Customer segmentation or clustering is useful in various ways. It could be used for targeted marketing. Sometimes when building predictive model, it’s more effective to cluster the data and build a separate predictive model for each cluster. In this post, we will segment customers based on their online behavior in an eCommerce web site.
The focus of this post is on solving a specific problem and interpret the results and not a broad overview of clustering techniques. We will use python scikit-learn machine learning library. The python implementation can be found in my open source project avenir.
Customer Online Behavior Data
Clustering or segmentation is a way of grouping data, such that all the data elements within a group are maximally similar to each other and minimally similar to data elements in other clusters, based on some measure of similarity. It’s an unsupervised machine learning technique.
Customers can be segmented along various aspects and dimensions. Our focus is on online behavior related customer data. Customers’s online behavior is captured through the following attributes.They are based on historical data collected over some time horizon
- Number of visits
- Average visit duration
- Hour of the visit
- Number of transactions
- Average amount spent per transaction
The data is generated with a python script which creates 3 clusters. Later on we will see if the clustering algorithm finds all the clusters and the quality of the result. Here is some sample input data.
1000016,22,9,3,13,335.976 1000017,22,11,3,14,366.891 1000018,14,12,2,7,239.211 1000019,4,25,3,1,120.155 1000020,4,29,3,2,54.039 1000021,18,12,2,9,309.805 1000022,18,21,1,7,99.919 1000023,9,19,3,4,380.363 1000024,16,14,2,9,378.058
The first field is the customer ID. Rest of the fields are as described earlier. The field hour of visit requires some explanation. A 24 hour time window is split into 4 sub windows, each sub window spanning 6 hours. The field contains index of the hour sub window e.g. 2 corresponds to 6 AM to 12 PM.
Do We Have Clusters
That’s is legitimate question to ask before we embark on actual clustering analysis. Any clustering algorithm will dutifully always find clusters when fed with data, whether the data has good quality clusters or not. But fortunately, there are some measures of cluster quality which can be used to validate the results.
The answer to the question of whether a data set has clusters is not binary as true or false. The algorithm we will use to determine presence of clusters will generate a numerical score that reflects the extent of clustering in the data.
We will discuss 2 algorithms. Both of them test the randomness of the distribution of data points in n dimensional space.

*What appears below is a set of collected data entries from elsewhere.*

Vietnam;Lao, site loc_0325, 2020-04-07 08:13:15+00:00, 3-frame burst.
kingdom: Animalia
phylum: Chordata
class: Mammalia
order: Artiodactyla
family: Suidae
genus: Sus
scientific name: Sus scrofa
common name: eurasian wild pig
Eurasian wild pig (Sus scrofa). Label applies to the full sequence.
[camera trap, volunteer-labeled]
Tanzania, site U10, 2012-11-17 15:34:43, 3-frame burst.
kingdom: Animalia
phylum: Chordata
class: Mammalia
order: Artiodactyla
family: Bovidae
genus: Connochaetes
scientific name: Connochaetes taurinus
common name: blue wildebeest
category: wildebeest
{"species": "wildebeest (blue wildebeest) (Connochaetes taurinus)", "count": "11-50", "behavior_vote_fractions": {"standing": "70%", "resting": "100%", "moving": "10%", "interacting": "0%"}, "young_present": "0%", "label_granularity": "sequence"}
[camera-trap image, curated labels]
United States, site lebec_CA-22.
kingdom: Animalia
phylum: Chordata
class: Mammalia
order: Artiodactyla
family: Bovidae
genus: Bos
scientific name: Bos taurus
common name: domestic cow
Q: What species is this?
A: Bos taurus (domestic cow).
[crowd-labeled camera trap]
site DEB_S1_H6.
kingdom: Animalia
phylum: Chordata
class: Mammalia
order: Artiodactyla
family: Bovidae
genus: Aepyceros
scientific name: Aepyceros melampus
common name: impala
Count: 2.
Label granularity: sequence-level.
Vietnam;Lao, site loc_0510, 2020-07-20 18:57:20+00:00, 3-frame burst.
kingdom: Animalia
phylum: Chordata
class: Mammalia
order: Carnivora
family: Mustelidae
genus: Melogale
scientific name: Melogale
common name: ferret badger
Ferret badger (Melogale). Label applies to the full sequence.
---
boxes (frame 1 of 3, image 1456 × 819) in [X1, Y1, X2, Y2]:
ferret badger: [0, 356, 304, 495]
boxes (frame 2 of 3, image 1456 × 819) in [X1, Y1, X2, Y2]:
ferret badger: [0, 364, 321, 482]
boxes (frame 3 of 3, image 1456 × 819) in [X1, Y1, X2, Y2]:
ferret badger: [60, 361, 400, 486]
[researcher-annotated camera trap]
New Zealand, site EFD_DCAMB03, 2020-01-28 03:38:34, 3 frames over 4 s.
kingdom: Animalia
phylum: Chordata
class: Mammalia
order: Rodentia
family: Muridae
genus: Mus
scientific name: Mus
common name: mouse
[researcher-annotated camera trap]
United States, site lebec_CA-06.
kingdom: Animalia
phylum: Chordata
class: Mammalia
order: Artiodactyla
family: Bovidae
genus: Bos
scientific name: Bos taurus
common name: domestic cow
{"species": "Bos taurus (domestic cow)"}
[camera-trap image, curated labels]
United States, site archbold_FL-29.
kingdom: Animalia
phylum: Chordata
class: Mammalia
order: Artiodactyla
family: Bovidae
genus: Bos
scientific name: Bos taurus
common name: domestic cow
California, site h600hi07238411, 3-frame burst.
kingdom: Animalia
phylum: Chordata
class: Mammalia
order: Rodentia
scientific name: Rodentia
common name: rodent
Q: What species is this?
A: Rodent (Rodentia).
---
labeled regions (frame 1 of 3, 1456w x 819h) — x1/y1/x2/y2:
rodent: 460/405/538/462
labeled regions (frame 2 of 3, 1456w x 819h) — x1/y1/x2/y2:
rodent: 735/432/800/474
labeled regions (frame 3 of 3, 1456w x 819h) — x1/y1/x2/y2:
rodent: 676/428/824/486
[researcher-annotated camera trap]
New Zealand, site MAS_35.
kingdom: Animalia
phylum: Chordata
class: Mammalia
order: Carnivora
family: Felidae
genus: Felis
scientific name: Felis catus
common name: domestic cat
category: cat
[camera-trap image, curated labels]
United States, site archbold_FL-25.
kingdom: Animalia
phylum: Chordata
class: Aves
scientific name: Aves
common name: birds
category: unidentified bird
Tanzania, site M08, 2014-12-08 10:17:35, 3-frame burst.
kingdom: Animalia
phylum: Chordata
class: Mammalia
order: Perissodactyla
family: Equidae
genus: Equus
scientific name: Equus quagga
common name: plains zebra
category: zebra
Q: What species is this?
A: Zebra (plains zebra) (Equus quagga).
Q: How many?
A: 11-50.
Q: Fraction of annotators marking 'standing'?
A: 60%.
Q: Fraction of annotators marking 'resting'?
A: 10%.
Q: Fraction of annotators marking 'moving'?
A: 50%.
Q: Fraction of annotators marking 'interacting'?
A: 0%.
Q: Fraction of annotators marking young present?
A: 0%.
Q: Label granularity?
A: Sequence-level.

Both are implemented in cluster.py.
We will compute a statistic called Hopkins statistic. It’s value lies between 0 and 1. A smaller value indicates highly clustered and well separated data. The steps are as follows
- Generate data set of size k where data elements are randomly distributed in an n dimensional space. Find the nearest neighbor distance with respect to the original data set for each element in this data set. We will call the sum of distances r.
- Generate another data set of size k by sampling from the original data set. Find the nearest neighbor distance with respect to the original data set for each element in this data set. We will call the sum of distances s.
- Hopkins statistics is defined as h = s / (r + s). The previous 2 steps could be repeated and average Hopkins statistic could be calculated.
Intuitively, it’s clear that if data is clustered and well separated s will tend to be small and r will tend to be large, making h small.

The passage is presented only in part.